WRITTEN TASK:
Lines before the one containing "Is the small" are excluded; retype that line and all remaining lines of the material exactly.

EXTRACTED RECORDS:

▶

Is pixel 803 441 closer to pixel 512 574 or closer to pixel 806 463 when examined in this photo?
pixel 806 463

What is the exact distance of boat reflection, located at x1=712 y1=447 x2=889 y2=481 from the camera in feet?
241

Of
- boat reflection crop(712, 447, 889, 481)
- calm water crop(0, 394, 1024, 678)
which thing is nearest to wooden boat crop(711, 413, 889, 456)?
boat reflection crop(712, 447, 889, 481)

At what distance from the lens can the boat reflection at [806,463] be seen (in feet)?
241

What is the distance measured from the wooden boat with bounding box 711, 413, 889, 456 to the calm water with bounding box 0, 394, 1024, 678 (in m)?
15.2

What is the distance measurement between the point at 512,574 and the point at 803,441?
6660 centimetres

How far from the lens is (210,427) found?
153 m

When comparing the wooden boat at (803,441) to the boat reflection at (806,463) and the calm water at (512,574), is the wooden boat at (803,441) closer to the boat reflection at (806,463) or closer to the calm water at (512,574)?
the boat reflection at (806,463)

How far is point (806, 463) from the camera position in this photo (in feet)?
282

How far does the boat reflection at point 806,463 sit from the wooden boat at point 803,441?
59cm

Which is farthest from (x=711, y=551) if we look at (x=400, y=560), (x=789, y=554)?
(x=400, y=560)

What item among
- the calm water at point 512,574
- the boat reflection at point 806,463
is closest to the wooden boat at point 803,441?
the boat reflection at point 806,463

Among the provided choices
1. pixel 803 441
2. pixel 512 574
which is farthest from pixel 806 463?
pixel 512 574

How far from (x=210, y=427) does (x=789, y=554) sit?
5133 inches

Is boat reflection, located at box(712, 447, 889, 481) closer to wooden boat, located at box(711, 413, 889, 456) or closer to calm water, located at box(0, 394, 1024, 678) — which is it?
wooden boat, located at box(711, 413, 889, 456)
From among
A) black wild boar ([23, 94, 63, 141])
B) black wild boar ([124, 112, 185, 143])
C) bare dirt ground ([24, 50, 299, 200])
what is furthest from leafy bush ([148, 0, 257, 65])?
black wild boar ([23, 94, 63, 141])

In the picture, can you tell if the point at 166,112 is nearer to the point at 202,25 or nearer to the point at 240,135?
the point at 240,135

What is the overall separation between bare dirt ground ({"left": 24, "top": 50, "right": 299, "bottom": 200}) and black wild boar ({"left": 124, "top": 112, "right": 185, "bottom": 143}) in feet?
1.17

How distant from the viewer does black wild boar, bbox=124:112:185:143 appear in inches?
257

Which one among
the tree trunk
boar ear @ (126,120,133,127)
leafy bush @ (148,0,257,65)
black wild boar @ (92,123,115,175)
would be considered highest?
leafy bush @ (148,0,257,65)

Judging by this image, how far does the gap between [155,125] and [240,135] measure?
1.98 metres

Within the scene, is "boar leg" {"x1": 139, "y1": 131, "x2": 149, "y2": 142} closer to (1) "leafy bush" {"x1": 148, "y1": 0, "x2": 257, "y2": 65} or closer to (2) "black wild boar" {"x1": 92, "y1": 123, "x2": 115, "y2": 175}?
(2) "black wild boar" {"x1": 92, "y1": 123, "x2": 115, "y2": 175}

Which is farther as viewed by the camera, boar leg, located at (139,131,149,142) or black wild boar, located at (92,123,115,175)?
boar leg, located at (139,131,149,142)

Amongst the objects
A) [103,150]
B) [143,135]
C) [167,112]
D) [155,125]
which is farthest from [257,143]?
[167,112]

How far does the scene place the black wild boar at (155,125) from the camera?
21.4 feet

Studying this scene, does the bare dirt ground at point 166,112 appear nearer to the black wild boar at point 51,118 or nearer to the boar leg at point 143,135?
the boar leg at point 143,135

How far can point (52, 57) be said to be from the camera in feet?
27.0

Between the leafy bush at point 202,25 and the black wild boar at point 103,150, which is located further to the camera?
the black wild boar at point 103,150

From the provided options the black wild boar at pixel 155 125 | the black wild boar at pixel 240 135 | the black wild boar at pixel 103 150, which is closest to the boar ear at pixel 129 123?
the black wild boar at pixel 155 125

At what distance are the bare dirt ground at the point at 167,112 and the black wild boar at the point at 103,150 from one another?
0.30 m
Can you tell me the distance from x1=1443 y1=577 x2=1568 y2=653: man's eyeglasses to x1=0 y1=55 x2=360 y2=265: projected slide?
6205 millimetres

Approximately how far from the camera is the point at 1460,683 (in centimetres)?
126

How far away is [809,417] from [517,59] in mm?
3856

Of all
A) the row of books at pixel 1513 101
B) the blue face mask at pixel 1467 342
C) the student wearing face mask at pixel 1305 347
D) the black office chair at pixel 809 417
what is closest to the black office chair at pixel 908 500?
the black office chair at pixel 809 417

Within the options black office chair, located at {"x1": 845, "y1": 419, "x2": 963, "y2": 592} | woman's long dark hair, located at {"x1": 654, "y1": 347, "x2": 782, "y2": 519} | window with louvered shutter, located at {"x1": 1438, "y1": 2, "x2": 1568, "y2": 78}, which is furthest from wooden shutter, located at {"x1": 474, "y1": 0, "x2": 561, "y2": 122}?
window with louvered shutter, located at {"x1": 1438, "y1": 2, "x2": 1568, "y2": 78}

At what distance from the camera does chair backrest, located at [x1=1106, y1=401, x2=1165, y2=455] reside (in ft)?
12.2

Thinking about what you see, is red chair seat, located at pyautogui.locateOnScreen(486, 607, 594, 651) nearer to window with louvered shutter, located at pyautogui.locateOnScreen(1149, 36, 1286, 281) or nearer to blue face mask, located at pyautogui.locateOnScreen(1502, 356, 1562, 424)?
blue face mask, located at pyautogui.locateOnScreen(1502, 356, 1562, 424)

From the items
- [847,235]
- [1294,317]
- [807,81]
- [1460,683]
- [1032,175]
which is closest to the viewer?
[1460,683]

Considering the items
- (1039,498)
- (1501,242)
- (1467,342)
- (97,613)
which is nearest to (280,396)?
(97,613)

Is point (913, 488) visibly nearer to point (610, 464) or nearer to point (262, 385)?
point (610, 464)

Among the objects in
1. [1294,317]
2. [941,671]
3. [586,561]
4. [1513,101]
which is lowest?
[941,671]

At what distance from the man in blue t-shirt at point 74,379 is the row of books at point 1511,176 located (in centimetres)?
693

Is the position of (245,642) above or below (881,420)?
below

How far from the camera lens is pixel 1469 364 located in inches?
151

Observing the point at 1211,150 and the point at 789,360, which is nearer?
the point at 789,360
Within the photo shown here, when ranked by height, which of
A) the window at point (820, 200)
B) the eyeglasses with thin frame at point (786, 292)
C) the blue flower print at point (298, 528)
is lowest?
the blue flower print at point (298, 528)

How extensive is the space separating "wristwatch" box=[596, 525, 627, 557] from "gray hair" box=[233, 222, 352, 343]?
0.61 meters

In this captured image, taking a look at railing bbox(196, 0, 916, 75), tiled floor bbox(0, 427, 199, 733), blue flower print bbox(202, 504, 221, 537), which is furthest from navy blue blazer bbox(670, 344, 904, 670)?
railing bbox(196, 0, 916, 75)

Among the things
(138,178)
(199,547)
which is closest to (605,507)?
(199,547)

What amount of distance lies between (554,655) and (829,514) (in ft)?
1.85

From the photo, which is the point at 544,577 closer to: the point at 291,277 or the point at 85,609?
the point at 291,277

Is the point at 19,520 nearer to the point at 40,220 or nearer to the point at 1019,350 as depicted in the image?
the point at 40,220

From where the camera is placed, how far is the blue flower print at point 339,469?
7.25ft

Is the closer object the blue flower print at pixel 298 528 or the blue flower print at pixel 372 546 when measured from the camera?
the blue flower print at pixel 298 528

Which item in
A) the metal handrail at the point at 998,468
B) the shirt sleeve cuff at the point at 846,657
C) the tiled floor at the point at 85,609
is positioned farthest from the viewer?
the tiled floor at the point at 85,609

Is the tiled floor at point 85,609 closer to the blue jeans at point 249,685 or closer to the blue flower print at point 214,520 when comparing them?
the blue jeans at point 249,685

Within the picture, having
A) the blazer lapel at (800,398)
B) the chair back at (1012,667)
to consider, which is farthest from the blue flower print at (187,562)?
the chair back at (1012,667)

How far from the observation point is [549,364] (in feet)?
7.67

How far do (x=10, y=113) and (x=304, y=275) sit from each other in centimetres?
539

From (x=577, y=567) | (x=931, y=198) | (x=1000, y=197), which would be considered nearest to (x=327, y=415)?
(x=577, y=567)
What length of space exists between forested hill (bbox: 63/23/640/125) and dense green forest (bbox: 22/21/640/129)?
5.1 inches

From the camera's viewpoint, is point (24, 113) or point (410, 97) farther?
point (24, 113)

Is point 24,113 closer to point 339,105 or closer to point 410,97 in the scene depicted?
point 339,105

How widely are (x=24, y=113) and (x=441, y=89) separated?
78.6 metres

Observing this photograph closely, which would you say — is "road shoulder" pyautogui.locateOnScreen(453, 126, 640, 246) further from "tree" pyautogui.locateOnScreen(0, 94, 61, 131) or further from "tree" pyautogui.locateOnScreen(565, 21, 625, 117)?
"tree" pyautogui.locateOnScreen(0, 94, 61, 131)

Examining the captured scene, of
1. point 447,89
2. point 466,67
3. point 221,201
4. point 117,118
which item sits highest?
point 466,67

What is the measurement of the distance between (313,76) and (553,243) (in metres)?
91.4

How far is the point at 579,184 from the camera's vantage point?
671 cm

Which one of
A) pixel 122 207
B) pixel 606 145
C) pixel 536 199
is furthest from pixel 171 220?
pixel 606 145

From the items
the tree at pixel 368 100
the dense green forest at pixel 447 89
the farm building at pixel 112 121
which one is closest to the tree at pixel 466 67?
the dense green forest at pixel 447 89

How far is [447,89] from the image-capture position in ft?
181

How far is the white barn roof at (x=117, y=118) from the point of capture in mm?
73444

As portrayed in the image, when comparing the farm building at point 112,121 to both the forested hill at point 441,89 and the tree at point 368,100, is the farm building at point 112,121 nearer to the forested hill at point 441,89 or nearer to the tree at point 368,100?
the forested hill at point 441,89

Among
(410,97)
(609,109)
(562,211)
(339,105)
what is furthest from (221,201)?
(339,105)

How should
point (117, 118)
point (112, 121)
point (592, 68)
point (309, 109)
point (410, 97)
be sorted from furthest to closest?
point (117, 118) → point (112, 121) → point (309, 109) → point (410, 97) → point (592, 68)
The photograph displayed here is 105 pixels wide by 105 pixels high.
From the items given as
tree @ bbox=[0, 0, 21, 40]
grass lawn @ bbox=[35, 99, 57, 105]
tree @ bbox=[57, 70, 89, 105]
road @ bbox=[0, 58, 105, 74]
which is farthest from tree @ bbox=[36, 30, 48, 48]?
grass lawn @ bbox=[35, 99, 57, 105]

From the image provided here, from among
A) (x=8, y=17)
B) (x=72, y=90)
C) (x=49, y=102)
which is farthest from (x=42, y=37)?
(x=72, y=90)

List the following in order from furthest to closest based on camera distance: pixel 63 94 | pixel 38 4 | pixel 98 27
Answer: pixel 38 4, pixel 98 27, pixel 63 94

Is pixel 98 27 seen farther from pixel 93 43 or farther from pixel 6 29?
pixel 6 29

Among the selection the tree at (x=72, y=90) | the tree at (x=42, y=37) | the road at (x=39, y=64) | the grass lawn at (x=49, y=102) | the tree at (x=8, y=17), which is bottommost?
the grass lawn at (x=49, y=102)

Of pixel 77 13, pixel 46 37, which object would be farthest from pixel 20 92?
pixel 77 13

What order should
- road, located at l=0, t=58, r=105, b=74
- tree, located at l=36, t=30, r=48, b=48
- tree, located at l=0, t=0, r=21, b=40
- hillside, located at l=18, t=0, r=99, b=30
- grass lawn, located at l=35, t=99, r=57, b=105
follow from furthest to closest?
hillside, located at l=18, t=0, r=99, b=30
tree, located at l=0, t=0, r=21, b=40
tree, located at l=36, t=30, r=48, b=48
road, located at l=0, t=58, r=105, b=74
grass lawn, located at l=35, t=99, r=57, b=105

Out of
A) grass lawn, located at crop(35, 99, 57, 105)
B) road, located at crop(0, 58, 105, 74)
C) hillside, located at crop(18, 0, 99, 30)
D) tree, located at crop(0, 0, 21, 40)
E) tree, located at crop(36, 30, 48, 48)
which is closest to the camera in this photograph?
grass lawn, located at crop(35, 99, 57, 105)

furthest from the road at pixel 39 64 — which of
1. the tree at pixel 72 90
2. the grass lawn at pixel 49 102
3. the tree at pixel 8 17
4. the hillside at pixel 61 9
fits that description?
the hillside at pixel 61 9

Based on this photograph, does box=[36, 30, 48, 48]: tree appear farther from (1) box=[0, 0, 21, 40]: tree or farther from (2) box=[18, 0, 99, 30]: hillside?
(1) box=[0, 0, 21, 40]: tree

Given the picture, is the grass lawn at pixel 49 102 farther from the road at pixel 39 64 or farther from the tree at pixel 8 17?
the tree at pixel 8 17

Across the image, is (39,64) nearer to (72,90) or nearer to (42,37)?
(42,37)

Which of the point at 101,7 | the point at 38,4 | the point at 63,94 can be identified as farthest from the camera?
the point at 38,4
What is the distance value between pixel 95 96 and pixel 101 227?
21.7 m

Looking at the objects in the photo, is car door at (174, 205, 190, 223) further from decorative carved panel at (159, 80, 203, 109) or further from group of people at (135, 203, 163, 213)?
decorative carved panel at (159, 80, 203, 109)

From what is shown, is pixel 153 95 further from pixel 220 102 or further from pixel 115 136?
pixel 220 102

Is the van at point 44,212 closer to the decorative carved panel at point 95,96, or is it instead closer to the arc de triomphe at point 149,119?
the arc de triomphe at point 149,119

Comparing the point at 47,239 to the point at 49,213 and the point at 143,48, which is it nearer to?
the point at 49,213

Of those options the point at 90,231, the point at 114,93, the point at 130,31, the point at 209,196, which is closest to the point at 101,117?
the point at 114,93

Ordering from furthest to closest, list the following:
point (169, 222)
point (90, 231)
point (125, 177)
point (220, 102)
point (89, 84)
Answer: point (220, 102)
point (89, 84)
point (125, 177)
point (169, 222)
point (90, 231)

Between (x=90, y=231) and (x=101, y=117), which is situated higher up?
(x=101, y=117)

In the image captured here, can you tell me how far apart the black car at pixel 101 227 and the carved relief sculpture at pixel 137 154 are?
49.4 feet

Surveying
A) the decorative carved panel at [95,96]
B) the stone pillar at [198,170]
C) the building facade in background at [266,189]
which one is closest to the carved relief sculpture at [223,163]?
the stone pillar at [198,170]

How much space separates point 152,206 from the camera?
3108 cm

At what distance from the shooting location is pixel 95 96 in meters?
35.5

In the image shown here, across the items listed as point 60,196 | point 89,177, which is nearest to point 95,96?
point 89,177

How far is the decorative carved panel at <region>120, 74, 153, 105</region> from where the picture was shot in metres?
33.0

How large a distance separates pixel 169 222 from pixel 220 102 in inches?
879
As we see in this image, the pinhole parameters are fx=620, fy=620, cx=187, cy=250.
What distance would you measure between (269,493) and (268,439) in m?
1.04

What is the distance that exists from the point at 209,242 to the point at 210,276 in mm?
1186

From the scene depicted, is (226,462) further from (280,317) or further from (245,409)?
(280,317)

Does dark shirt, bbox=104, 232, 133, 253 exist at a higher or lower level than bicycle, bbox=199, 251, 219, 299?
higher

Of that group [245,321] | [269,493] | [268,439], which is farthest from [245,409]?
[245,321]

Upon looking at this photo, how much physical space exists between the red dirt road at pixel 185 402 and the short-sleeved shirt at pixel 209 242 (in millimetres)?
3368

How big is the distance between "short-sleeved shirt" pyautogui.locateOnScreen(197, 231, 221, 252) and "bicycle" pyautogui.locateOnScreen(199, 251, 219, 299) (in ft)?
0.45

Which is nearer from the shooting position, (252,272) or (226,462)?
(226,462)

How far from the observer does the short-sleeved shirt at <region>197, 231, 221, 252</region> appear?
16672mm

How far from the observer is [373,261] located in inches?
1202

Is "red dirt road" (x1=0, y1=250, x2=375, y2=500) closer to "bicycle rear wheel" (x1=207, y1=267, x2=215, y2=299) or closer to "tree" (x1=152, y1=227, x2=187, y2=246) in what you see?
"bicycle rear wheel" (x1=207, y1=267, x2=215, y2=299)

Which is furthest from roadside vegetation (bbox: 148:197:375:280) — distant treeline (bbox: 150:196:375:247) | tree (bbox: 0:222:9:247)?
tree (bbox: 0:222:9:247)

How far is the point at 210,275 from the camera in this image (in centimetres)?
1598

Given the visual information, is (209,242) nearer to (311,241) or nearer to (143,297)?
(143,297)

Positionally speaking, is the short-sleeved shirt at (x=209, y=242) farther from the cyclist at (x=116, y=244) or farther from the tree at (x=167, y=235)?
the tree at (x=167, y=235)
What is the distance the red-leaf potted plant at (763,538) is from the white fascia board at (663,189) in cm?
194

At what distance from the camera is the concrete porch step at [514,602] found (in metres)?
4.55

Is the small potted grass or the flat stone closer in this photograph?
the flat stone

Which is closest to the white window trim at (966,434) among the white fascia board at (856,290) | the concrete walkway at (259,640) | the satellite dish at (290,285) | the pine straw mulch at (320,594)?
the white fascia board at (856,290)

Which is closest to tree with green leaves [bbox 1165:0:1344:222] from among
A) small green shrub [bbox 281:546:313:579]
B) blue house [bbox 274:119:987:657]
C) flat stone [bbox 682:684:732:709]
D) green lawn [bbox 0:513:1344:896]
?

◀

FULL ANSWER:
Is the small potted grass or the flat stone closer in this photograph?
the flat stone

Which is closest to the white window trim at (966,434) among the white fascia board at (856,290) | the concrete walkway at (259,640) | the satellite dish at (290,285) | the pine straw mulch at (320,594)?
the white fascia board at (856,290)

Which is closest to tree with green leaves [bbox 1165:0:1344:222] from among
A) small green shrub [bbox 281:546:313:579]
B) blue house [bbox 274:119:987:657]
C) flat stone [bbox 682:684:732:709]
D) green lawn [bbox 0:513:1344:896]
?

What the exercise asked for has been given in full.